Rhine drought hits oil supply amid cold snap

Bloomberg

Germany’s industrial southwest, Switzerland and parts of France face a dearth of fuel supplies in the coming weeks just as freezing temperatures threaten to lift demand for heating oil.
A prolonged drought this summer has led to record-low water levels on the Rhine river, closing many parts of the key transport artery to barge traffic. With little relief in sight, the German government is seeking to loosen rules on fuel transports by road to prevent shortages.
The logistics bottleneck led to production halts at Covestro AG, contributing to a profit shortfall at the German plastics maker and sending the shares tumbling.
“Some petrol stations are empty,” said Herbert Rabl, a spokesman for Tankstellen-Interessenverband, an association representing German fuel station operators. “The problem is the logistics, and it is quite big.”
In normal market conditions, upwards of 100,000 tonnes a week of diesel-like fuels flow up the Rhine from Rotterdam. Gasoline also moves in the opposite direction when the waterway is functioning without restrictions. Water levels in the Rhine basin, which have been well-below average since July, will continue to fall or remain unchanged with little significant rainfall forecast in the next few days, according to Germany’s waterway administration.

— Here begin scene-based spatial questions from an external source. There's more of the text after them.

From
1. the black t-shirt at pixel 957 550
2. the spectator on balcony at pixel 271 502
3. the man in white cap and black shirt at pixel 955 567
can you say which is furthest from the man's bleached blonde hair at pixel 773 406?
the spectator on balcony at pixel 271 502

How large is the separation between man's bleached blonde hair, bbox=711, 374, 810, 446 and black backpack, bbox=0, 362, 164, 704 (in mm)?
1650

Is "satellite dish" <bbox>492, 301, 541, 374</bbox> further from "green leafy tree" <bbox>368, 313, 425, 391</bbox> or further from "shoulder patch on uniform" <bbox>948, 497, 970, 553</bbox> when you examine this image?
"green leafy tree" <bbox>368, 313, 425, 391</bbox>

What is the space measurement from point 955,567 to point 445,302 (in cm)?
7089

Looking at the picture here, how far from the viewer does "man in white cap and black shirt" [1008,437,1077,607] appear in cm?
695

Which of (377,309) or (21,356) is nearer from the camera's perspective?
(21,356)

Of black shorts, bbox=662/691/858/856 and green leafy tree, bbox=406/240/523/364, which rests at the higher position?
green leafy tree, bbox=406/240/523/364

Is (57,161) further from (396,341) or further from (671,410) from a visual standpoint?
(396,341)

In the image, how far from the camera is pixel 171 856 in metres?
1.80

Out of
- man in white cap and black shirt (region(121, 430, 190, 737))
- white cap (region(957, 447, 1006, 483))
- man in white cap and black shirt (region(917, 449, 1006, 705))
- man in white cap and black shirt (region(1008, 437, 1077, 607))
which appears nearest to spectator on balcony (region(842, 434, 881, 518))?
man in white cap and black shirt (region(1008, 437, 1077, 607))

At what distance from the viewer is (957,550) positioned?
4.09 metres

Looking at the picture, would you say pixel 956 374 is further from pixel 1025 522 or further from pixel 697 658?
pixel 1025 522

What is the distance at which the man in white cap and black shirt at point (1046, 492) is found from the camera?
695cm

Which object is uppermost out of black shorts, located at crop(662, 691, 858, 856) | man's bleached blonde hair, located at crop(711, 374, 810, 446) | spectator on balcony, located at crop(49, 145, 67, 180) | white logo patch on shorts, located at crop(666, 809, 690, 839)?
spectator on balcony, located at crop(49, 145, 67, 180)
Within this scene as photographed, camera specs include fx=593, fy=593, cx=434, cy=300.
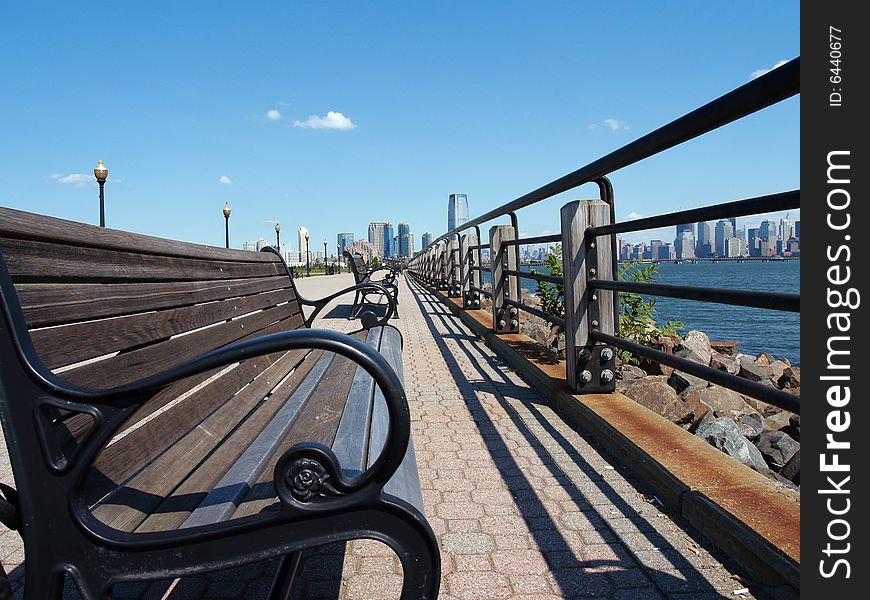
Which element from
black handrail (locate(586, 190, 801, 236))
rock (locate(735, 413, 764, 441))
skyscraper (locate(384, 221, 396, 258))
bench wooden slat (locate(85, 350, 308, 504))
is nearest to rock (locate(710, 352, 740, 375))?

High pressure forecast over northern and central Europe will act to block rain this month, and there’s a chance that those weather conditions could continue into December, according to Giacomo Masato, an analyst and meteorologist at Marex Spectron Group Ltd in London.
The situation in Switzerland, which relies on Europe’s busiest waterway for two-thirds of its diesel supplies and a quarter of its gasoline deliveries, has become “tense,” according to the nation’s EV-UP oil federation.